Timeline: From Interview to Sentence

  • Late 2024: Interview published in Frontières, exact date unconfirmed

  • November 16, 2024: Arrested at Algiers airport upon arrival from Paris

  • December 2024: Hospitalized for cancer-related care while detained

  • Week of March 17–23, 2025: Prosecutors request 10-year sentence

  • March 27, 2025: Verdict delivered

Held in Kolea prison and briefly transferred to Mustapha Hospital due to his health, Sansal’s case has played out within a broader diplomatic crisis simmering between Algiers and Paris.

The flashpoint here isn’t just a novel or an opinion—it’s Western Sahara, the region at the center of a frozen conflict between Morocco and the Polisario Front, which Algeria supports. Morocco claims the region as its own; Algeria backs its independence. A 1991 UN-brokered ceasefire stalled peace talks, and tensions have only worsened. When Macron backed Moroccan sovereignty over Western Sahara in July 2024, Algeria recalled its ambassador to Paris. Sansal’s pro-Morocco take—delivered to a far-right French outlet—only deepened the rift. Algerian state media accused French hardliners of weaponizing voices like Sansal’s to provoke Algiers. But his defenders argue the case is a clear-cut violation of free expression. “This is arbitrary detention,” Macron said Thursday, via France 24. PEN America’s Karin Karlekar put it more bluntly: “Writers don’t belong behind bars,” she said in a March 25 statement. 

Sansal’s lawyer in Algiers has appealed directly to President Abdelmadjid Tebboune, citing the writer’s age and cancer diagnosis. “This is not just a legal issue—it’s a humanitarian one,” he told BBC News. Macron said he’s been tracking the case since November and trusts Tebboune’s “clarity.” But there’s no sign of intervention yet. On March 25, 25 French parliamentarians protested in Paris in support of Sansal.
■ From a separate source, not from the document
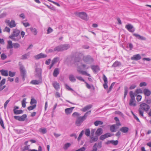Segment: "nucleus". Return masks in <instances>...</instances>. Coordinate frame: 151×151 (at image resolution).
Listing matches in <instances>:
<instances>
[{"label":"nucleus","mask_w":151,"mask_h":151,"mask_svg":"<svg viewBox=\"0 0 151 151\" xmlns=\"http://www.w3.org/2000/svg\"><path fill=\"white\" fill-rule=\"evenodd\" d=\"M91 111L90 110L86 112L82 116H80L77 118L76 122L75 124L77 126H80L83 121L85 120L88 115L90 114Z\"/></svg>","instance_id":"nucleus-1"},{"label":"nucleus","mask_w":151,"mask_h":151,"mask_svg":"<svg viewBox=\"0 0 151 151\" xmlns=\"http://www.w3.org/2000/svg\"><path fill=\"white\" fill-rule=\"evenodd\" d=\"M70 46L69 44H64L59 45L54 48V51L55 52H63L70 48Z\"/></svg>","instance_id":"nucleus-2"},{"label":"nucleus","mask_w":151,"mask_h":151,"mask_svg":"<svg viewBox=\"0 0 151 151\" xmlns=\"http://www.w3.org/2000/svg\"><path fill=\"white\" fill-rule=\"evenodd\" d=\"M20 33V31L19 30L17 29H14L12 33L9 36V38L11 39L12 40L14 41H18L21 38L20 37L19 39H17L14 37L18 36Z\"/></svg>","instance_id":"nucleus-3"},{"label":"nucleus","mask_w":151,"mask_h":151,"mask_svg":"<svg viewBox=\"0 0 151 151\" xmlns=\"http://www.w3.org/2000/svg\"><path fill=\"white\" fill-rule=\"evenodd\" d=\"M19 69L21 75L22 77V79L24 81L26 75V70L25 69L24 67L22 65H21L20 66Z\"/></svg>","instance_id":"nucleus-4"},{"label":"nucleus","mask_w":151,"mask_h":151,"mask_svg":"<svg viewBox=\"0 0 151 151\" xmlns=\"http://www.w3.org/2000/svg\"><path fill=\"white\" fill-rule=\"evenodd\" d=\"M36 73L35 75L36 77H37L39 79H41L42 69L40 68H37V66L35 67Z\"/></svg>","instance_id":"nucleus-5"},{"label":"nucleus","mask_w":151,"mask_h":151,"mask_svg":"<svg viewBox=\"0 0 151 151\" xmlns=\"http://www.w3.org/2000/svg\"><path fill=\"white\" fill-rule=\"evenodd\" d=\"M78 15L83 19L87 20V15L86 13L83 12H79L78 13Z\"/></svg>","instance_id":"nucleus-6"},{"label":"nucleus","mask_w":151,"mask_h":151,"mask_svg":"<svg viewBox=\"0 0 151 151\" xmlns=\"http://www.w3.org/2000/svg\"><path fill=\"white\" fill-rule=\"evenodd\" d=\"M27 117V115L26 114H24L20 116H14V118L19 121H23L25 120Z\"/></svg>","instance_id":"nucleus-7"},{"label":"nucleus","mask_w":151,"mask_h":151,"mask_svg":"<svg viewBox=\"0 0 151 151\" xmlns=\"http://www.w3.org/2000/svg\"><path fill=\"white\" fill-rule=\"evenodd\" d=\"M83 60L85 62L89 63H92L94 61L93 58L90 55H87L84 57Z\"/></svg>","instance_id":"nucleus-8"},{"label":"nucleus","mask_w":151,"mask_h":151,"mask_svg":"<svg viewBox=\"0 0 151 151\" xmlns=\"http://www.w3.org/2000/svg\"><path fill=\"white\" fill-rule=\"evenodd\" d=\"M140 107L141 109L145 111H147L150 109V106L145 103H143L140 105Z\"/></svg>","instance_id":"nucleus-9"},{"label":"nucleus","mask_w":151,"mask_h":151,"mask_svg":"<svg viewBox=\"0 0 151 151\" xmlns=\"http://www.w3.org/2000/svg\"><path fill=\"white\" fill-rule=\"evenodd\" d=\"M125 28L128 31L131 32H133L135 31V29L133 26L130 24L126 25Z\"/></svg>","instance_id":"nucleus-10"},{"label":"nucleus","mask_w":151,"mask_h":151,"mask_svg":"<svg viewBox=\"0 0 151 151\" xmlns=\"http://www.w3.org/2000/svg\"><path fill=\"white\" fill-rule=\"evenodd\" d=\"M81 54H77L73 57V60L75 62H78L81 61Z\"/></svg>","instance_id":"nucleus-11"},{"label":"nucleus","mask_w":151,"mask_h":151,"mask_svg":"<svg viewBox=\"0 0 151 151\" xmlns=\"http://www.w3.org/2000/svg\"><path fill=\"white\" fill-rule=\"evenodd\" d=\"M141 58V57L139 54H137L133 55L131 58V60H138Z\"/></svg>","instance_id":"nucleus-12"},{"label":"nucleus","mask_w":151,"mask_h":151,"mask_svg":"<svg viewBox=\"0 0 151 151\" xmlns=\"http://www.w3.org/2000/svg\"><path fill=\"white\" fill-rule=\"evenodd\" d=\"M47 55L41 53L35 56V58L37 60L39 59L40 58H46Z\"/></svg>","instance_id":"nucleus-13"},{"label":"nucleus","mask_w":151,"mask_h":151,"mask_svg":"<svg viewBox=\"0 0 151 151\" xmlns=\"http://www.w3.org/2000/svg\"><path fill=\"white\" fill-rule=\"evenodd\" d=\"M133 36L135 37L138 39L139 40H146V39L145 37L141 36L140 35L137 34L133 33Z\"/></svg>","instance_id":"nucleus-14"},{"label":"nucleus","mask_w":151,"mask_h":151,"mask_svg":"<svg viewBox=\"0 0 151 151\" xmlns=\"http://www.w3.org/2000/svg\"><path fill=\"white\" fill-rule=\"evenodd\" d=\"M75 108L74 107H73L69 108H67L65 109V111L66 115H68L72 113L73 109Z\"/></svg>","instance_id":"nucleus-15"},{"label":"nucleus","mask_w":151,"mask_h":151,"mask_svg":"<svg viewBox=\"0 0 151 151\" xmlns=\"http://www.w3.org/2000/svg\"><path fill=\"white\" fill-rule=\"evenodd\" d=\"M98 136H96L94 137L93 136H91L90 137V140L89 142L90 143H92L93 142H96L98 140Z\"/></svg>","instance_id":"nucleus-16"},{"label":"nucleus","mask_w":151,"mask_h":151,"mask_svg":"<svg viewBox=\"0 0 151 151\" xmlns=\"http://www.w3.org/2000/svg\"><path fill=\"white\" fill-rule=\"evenodd\" d=\"M92 107V105L91 104H89L88 105L86 106L85 107L83 108L81 111L83 112H85L89 110V109L91 108Z\"/></svg>","instance_id":"nucleus-17"},{"label":"nucleus","mask_w":151,"mask_h":151,"mask_svg":"<svg viewBox=\"0 0 151 151\" xmlns=\"http://www.w3.org/2000/svg\"><path fill=\"white\" fill-rule=\"evenodd\" d=\"M129 128L126 127H123L120 129V130L123 133H126L127 132L129 131Z\"/></svg>","instance_id":"nucleus-18"},{"label":"nucleus","mask_w":151,"mask_h":151,"mask_svg":"<svg viewBox=\"0 0 151 151\" xmlns=\"http://www.w3.org/2000/svg\"><path fill=\"white\" fill-rule=\"evenodd\" d=\"M42 81V79L39 80H32L31 82L30 83L34 85H37L39 84Z\"/></svg>","instance_id":"nucleus-19"},{"label":"nucleus","mask_w":151,"mask_h":151,"mask_svg":"<svg viewBox=\"0 0 151 151\" xmlns=\"http://www.w3.org/2000/svg\"><path fill=\"white\" fill-rule=\"evenodd\" d=\"M143 93L145 96H149L151 94V91L147 88H145L143 90Z\"/></svg>","instance_id":"nucleus-20"},{"label":"nucleus","mask_w":151,"mask_h":151,"mask_svg":"<svg viewBox=\"0 0 151 151\" xmlns=\"http://www.w3.org/2000/svg\"><path fill=\"white\" fill-rule=\"evenodd\" d=\"M52 85L56 90H57L60 88L59 83L56 81L52 83Z\"/></svg>","instance_id":"nucleus-21"},{"label":"nucleus","mask_w":151,"mask_h":151,"mask_svg":"<svg viewBox=\"0 0 151 151\" xmlns=\"http://www.w3.org/2000/svg\"><path fill=\"white\" fill-rule=\"evenodd\" d=\"M59 73V69L58 68H55L54 70L53 75L54 77H56Z\"/></svg>","instance_id":"nucleus-22"},{"label":"nucleus","mask_w":151,"mask_h":151,"mask_svg":"<svg viewBox=\"0 0 151 151\" xmlns=\"http://www.w3.org/2000/svg\"><path fill=\"white\" fill-rule=\"evenodd\" d=\"M0 73H1V74L5 76H7L8 74V71L7 70H0Z\"/></svg>","instance_id":"nucleus-23"},{"label":"nucleus","mask_w":151,"mask_h":151,"mask_svg":"<svg viewBox=\"0 0 151 151\" xmlns=\"http://www.w3.org/2000/svg\"><path fill=\"white\" fill-rule=\"evenodd\" d=\"M16 24L14 20H12L9 23V26L11 28H12L16 26Z\"/></svg>","instance_id":"nucleus-24"},{"label":"nucleus","mask_w":151,"mask_h":151,"mask_svg":"<svg viewBox=\"0 0 151 151\" xmlns=\"http://www.w3.org/2000/svg\"><path fill=\"white\" fill-rule=\"evenodd\" d=\"M69 79L71 82H75L76 81L74 76L73 74H70L69 75Z\"/></svg>","instance_id":"nucleus-25"},{"label":"nucleus","mask_w":151,"mask_h":151,"mask_svg":"<svg viewBox=\"0 0 151 151\" xmlns=\"http://www.w3.org/2000/svg\"><path fill=\"white\" fill-rule=\"evenodd\" d=\"M135 102V99H131L129 101V105L134 106H135L136 104Z\"/></svg>","instance_id":"nucleus-26"},{"label":"nucleus","mask_w":151,"mask_h":151,"mask_svg":"<svg viewBox=\"0 0 151 151\" xmlns=\"http://www.w3.org/2000/svg\"><path fill=\"white\" fill-rule=\"evenodd\" d=\"M103 133L102 129L101 128L98 129L96 132V134L98 136L100 135Z\"/></svg>","instance_id":"nucleus-27"},{"label":"nucleus","mask_w":151,"mask_h":151,"mask_svg":"<svg viewBox=\"0 0 151 151\" xmlns=\"http://www.w3.org/2000/svg\"><path fill=\"white\" fill-rule=\"evenodd\" d=\"M121 65V63L120 62L117 61H116L112 65V67H116L119 66Z\"/></svg>","instance_id":"nucleus-28"},{"label":"nucleus","mask_w":151,"mask_h":151,"mask_svg":"<svg viewBox=\"0 0 151 151\" xmlns=\"http://www.w3.org/2000/svg\"><path fill=\"white\" fill-rule=\"evenodd\" d=\"M13 47V44L11 40H9L8 41V44L7 46V49L12 48Z\"/></svg>","instance_id":"nucleus-29"},{"label":"nucleus","mask_w":151,"mask_h":151,"mask_svg":"<svg viewBox=\"0 0 151 151\" xmlns=\"http://www.w3.org/2000/svg\"><path fill=\"white\" fill-rule=\"evenodd\" d=\"M78 71L81 73L82 75H86L90 77L91 75L90 74L88 73L86 71H83L81 70H80L78 69Z\"/></svg>","instance_id":"nucleus-30"},{"label":"nucleus","mask_w":151,"mask_h":151,"mask_svg":"<svg viewBox=\"0 0 151 151\" xmlns=\"http://www.w3.org/2000/svg\"><path fill=\"white\" fill-rule=\"evenodd\" d=\"M116 128L117 127L115 124L112 125L110 127V130L112 132H114L116 131Z\"/></svg>","instance_id":"nucleus-31"},{"label":"nucleus","mask_w":151,"mask_h":151,"mask_svg":"<svg viewBox=\"0 0 151 151\" xmlns=\"http://www.w3.org/2000/svg\"><path fill=\"white\" fill-rule=\"evenodd\" d=\"M29 29L30 31L33 33L34 35H37V31L36 28H33L32 27H30Z\"/></svg>","instance_id":"nucleus-32"},{"label":"nucleus","mask_w":151,"mask_h":151,"mask_svg":"<svg viewBox=\"0 0 151 151\" xmlns=\"http://www.w3.org/2000/svg\"><path fill=\"white\" fill-rule=\"evenodd\" d=\"M30 54V52H28L26 54H25L22 55V59H27V56H29Z\"/></svg>","instance_id":"nucleus-33"},{"label":"nucleus","mask_w":151,"mask_h":151,"mask_svg":"<svg viewBox=\"0 0 151 151\" xmlns=\"http://www.w3.org/2000/svg\"><path fill=\"white\" fill-rule=\"evenodd\" d=\"M14 113L15 114H22L23 113V111L22 110H15L13 109Z\"/></svg>","instance_id":"nucleus-34"},{"label":"nucleus","mask_w":151,"mask_h":151,"mask_svg":"<svg viewBox=\"0 0 151 151\" xmlns=\"http://www.w3.org/2000/svg\"><path fill=\"white\" fill-rule=\"evenodd\" d=\"M91 69L92 70L95 72L99 70V69L98 66L93 65L91 66Z\"/></svg>","instance_id":"nucleus-35"},{"label":"nucleus","mask_w":151,"mask_h":151,"mask_svg":"<svg viewBox=\"0 0 151 151\" xmlns=\"http://www.w3.org/2000/svg\"><path fill=\"white\" fill-rule=\"evenodd\" d=\"M138 111L139 113V115L141 117H143V110L139 108L138 109Z\"/></svg>","instance_id":"nucleus-36"},{"label":"nucleus","mask_w":151,"mask_h":151,"mask_svg":"<svg viewBox=\"0 0 151 151\" xmlns=\"http://www.w3.org/2000/svg\"><path fill=\"white\" fill-rule=\"evenodd\" d=\"M103 123V122L100 121H96L94 123V125L96 126H97L99 125H102Z\"/></svg>","instance_id":"nucleus-37"},{"label":"nucleus","mask_w":151,"mask_h":151,"mask_svg":"<svg viewBox=\"0 0 151 151\" xmlns=\"http://www.w3.org/2000/svg\"><path fill=\"white\" fill-rule=\"evenodd\" d=\"M124 99H125L126 96L128 92V88L127 86H125L124 87Z\"/></svg>","instance_id":"nucleus-38"},{"label":"nucleus","mask_w":151,"mask_h":151,"mask_svg":"<svg viewBox=\"0 0 151 151\" xmlns=\"http://www.w3.org/2000/svg\"><path fill=\"white\" fill-rule=\"evenodd\" d=\"M59 60V58L58 57L55 58L52 60V63L54 65V64L57 63L58 61Z\"/></svg>","instance_id":"nucleus-39"},{"label":"nucleus","mask_w":151,"mask_h":151,"mask_svg":"<svg viewBox=\"0 0 151 151\" xmlns=\"http://www.w3.org/2000/svg\"><path fill=\"white\" fill-rule=\"evenodd\" d=\"M85 135L87 137L90 136V131L89 129H85Z\"/></svg>","instance_id":"nucleus-40"},{"label":"nucleus","mask_w":151,"mask_h":151,"mask_svg":"<svg viewBox=\"0 0 151 151\" xmlns=\"http://www.w3.org/2000/svg\"><path fill=\"white\" fill-rule=\"evenodd\" d=\"M71 145V144L69 143H67L65 144L63 147L64 150H67Z\"/></svg>","instance_id":"nucleus-41"},{"label":"nucleus","mask_w":151,"mask_h":151,"mask_svg":"<svg viewBox=\"0 0 151 151\" xmlns=\"http://www.w3.org/2000/svg\"><path fill=\"white\" fill-rule=\"evenodd\" d=\"M14 130L16 132L19 134L23 133L24 132V130L23 129H14Z\"/></svg>","instance_id":"nucleus-42"},{"label":"nucleus","mask_w":151,"mask_h":151,"mask_svg":"<svg viewBox=\"0 0 151 151\" xmlns=\"http://www.w3.org/2000/svg\"><path fill=\"white\" fill-rule=\"evenodd\" d=\"M13 47L14 49H17L20 47V45L18 43H14L13 44Z\"/></svg>","instance_id":"nucleus-43"},{"label":"nucleus","mask_w":151,"mask_h":151,"mask_svg":"<svg viewBox=\"0 0 151 151\" xmlns=\"http://www.w3.org/2000/svg\"><path fill=\"white\" fill-rule=\"evenodd\" d=\"M36 105L35 104L33 106H30L27 108V109L29 111H31L33 110L35 108H36Z\"/></svg>","instance_id":"nucleus-44"},{"label":"nucleus","mask_w":151,"mask_h":151,"mask_svg":"<svg viewBox=\"0 0 151 151\" xmlns=\"http://www.w3.org/2000/svg\"><path fill=\"white\" fill-rule=\"evenodd\" d=\"M26 99L24 98L23 99L22 101V106L23 108H25L26 107Z\"/></svg>","instance_id":"nucleus-45"},{"label":"nucleus","mask_w":151,"mask_h":151,"mask_svg":"<svg viewBox=\"0 0 151 151\" xmlns=\"http://www.w3.org/2000/svg\"><path fill=\"white\" fill-rule=\"evenodd\" d=\"M84 131L83 130H82L78 138V141H79L81 139L82 135L84 134Z\"/></svg>","instance_id":"nucleus-46"},{"label":"nucleus","mask_w":151,"mask_h":151,"mask_svg":"<svg viewBox=\"0 0 151 151\" xmlns=\"http://www.w3.org/2000/svg\"><path fill=\"white\" fill-rule=\"evenodd\" d=\"M111 144L113 145L116 146L118 144V141L117 140H111Z\"/></svg>","instance_id":"nucleus-47"},{"label":"nucleus","mask_w":151,"mask_h":151,"mask_svg":"<svg viewBox=\"0 0 151 151\" xmlns=\"http://www.w3.org/2000/svg\"><path fill=\"white\" fill-rule=\"evenodd\" d=\"M16 73L14 72H12L11 71L9 72V75L11 77L14 76L15 75Z\"/></svg>","instance_id":"nucleus-48"},{"label":"nucleus","mask_w":151,"mask_h":151,"mask_svg":"<svg viewBox=\"0 0 151 151\" xmlns=\"http://www.w3.org/2000/svg\"><path fill=\"white\" fill-rule=\"evenodd\" d=\"M115 84V83H114V82H113L111 83V86H110V87H109V90H108V91H107V93H109L111 91V90L112 87Z\"/></svg>","instance_id":"nucleus-49"},{"label":"nucleus","mask_w":151,"mask_h":151,"mask_svg":"<svg viewBox=\"0 0 151 151\" xmlns=\"http://www.w3.org/2000/svg\"><path fill=\"white\" fill-rule=\"evenodd\" d=\"M0 124L3 129H5V127L4 125L3 121L1 117H0Z\"/></svg>","instance_id":"nucleus-50"},{"label":"nucleus","mask_w":151,"mask_h":151,"mask_svg":"<svg viewBox=\"0 0 151 151\" xmlns=\"http://www.w3.org/2000/svg\"><path fill=\"white\" fill-rule=\"evenodd\" d=\"M29 151H42V147L40 146H39L38 147V150H36L35 149L28 150Z\"/></svg>","instance_id":"nucleus-51"},{"label":"nucleus","mask_w":151,"mask_h":151,"mask_svg":"<svg viewBox=\"0 0 151 151\" xmlns=\"http://www.w3.org/2000/svg\"><path fill=\"white\" fill-rule=\"evenodd\" d=\"M129 95L131 98V99H135L134 93L132 91H130L129 92Z\"/></svg>","instance_id":"nucleus-52"},{"label":"nucleus","mask_w":151,"mask_h":151,"mask_svg":"<svg viewBox=\"0 0 151 151\" xmlns=\"http://www.w3.org/2000/svg\"><path fill=\"white\" fill-rule=\"evenodd\" d=\"M39 131L40 132L43 134H45L47 132V130L45 128H40L39 129Z\"/></svg>","instance_id":"nucleus-53"},{"label":"nucleus","mask_w":151,"mask_h":151,"mask_svg":"<svg viewBox=\"0 0 151 151\" xmlns=\"http://www.w3.org/2000/svg\"><path fill=\"white\" fill-rule=\"evenodd\" d=\"M72 116L74 117H76V116H77L79 117H80V114L77 112H75L73 113L72 115Z\"/></svg>","instance_id":"nucleus-54"},{"label":"nucleus","mask_w":151,"mask_h":151,"mask_svg":"<svg viewBox=\"0 0 151 151\" xmlns=\"http://www.w3.org/2000/svg\"><path fill=\"white\" fill-rule=\"evenodd\" d=\"M37 103V101L35 99H31L30 104L31 105H32L34 104H36Z\"/></svg>","instance_id":"nucleus-55"},{"label":"nucleus","mask_w":151,"mask_h":151,"mask_svg":"<svg viewBox=\"0 0 151 151\" xmlns=\"http://www.w3.org/2000/svg\"><path fill=\"white\" fill-rule=\"evenodd\" d=\"M53 31V30L52 29V28L50 27H48V29H47V34H49L52 32Z\"/></svg>","instance_id":"nucleus-56"},{"label":"nucleus","mask_w":151,"mask_h":151,"mask_svg":"<svg viewBox=\"0 0 151 151\" xmlns=\"http://www.w3.org/2000/svg\"><path fill=\"white\" fill-rule=\"evenodd\" d=\"M6 79L5 78L3 79L0 82V87L2 86L5 83Z\"/></svg>","instance_id":"nucleus-57"},{"label":"nucleus","mask_w":151,"mask_h":151,"mask_svg":"<svg viewBox=\"0 0 151 151\" xmlns=\"http://www.w3.org/2000/svg\"><path fill=\"white\" fill-rule=\"evenodd\" d=\"M1 58L3 60H4L7 58V56L4 53H2L1 55Z\"/></svg>","instance_id":"nucleus-58"},{"label":"nucleus","mask_w":151,"mask_h":151,"mask_svg":"<svg viewBox=\"0 0 151 151\" xmlns=\"http://www.w3.org/2000/svg\"><path fill=\"white\" fill-rule=\"evenodd\" d=\"M65 86L66 88L67 89L71 91H74L72 88L70 87L67 84H65Z\"/></svg>","instance_id":"nucleus-59"},{"label":"nucleus","mask_w":151,"mask_h":151,"mask_svg":"<svg viewBox=\"0 0 151 151\" xmlns=\"http://www.w3.org/2000/svg\"><path fill=\"white\" fill-rule=\"evenodd\" d=\"M106 138H106V136L105 135V134H104V135H101L100 137V139L101 140H103L104 139H106Z\"/></svg>","instance_id":"nucleus-60"},{"label":"nucleus","mask_w":151,"mask_h":151,"mask_svg":"<svg viewBox=\"0 0 151 151\" xmlns=\"http://www.w3.org/2000/svg\"><path fill=\"white\" fill-rule=\"evenodd\" d=\"M76 78L78 79L80 81L84 82H85V80L81 76H77L76 77Z\"/></svg>","instance_id":"nucleus-61"},{"label":"nucleus","mask_w":151,"mask_h":151,"mask_svg":"<svg viewBox=\"0 0 151 151\" xmlns=\"http://www.w3.org/2000/svg\"><path fill=\"white\" fill-rule=\"evenodd\" d=\"M136 92L137 93H142L143 92L142 89L140 88H139L136 89Z\"/></svg>","instance_id":"nucleus-62"},{"label":"nucleus","mask_w":151,"mask_h":151,"mask_svg":"<svg viewBox=\"0 0 151 151\" xmlns=\"http://www.w3.org/2000/svg\"><path fill=\"white\" fill-rule=\"evenodd\" d=\"M147 83L145 82H142L141 83L139 84V86L140 87H142L143 86H147Z\"/></svg>","instance_id":"nucleus-63"},{"label":"nucleus","mask_w":151,"mask_h":151,"mask_svg":"<svg viewBox=\"0 0 151 151\" xmlns=\"http://www.w3.org/2000/svg\"><path fill=\"white\" fill-rule=\"evenodd\" d=\"M85 150L86 148L84 147H82L75 151H85Z\"/></svg>","instance_id":"nucleus-64"}]
</instances>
Literary legends like Soyinka, Rushdie, and Adonis have joined in a global appeal launched by PEN and Le Monde. Algeria, meanwhile, is holding its line. President Tebboune stated last weekend that the matter is “in good hands,” and local media reflects mixed sentiment. Sansal’s health is now the wildcard. Multiple hospitalizations since his arrest raise fears that five years behind bars could prove fatal, Barlaman Today warns.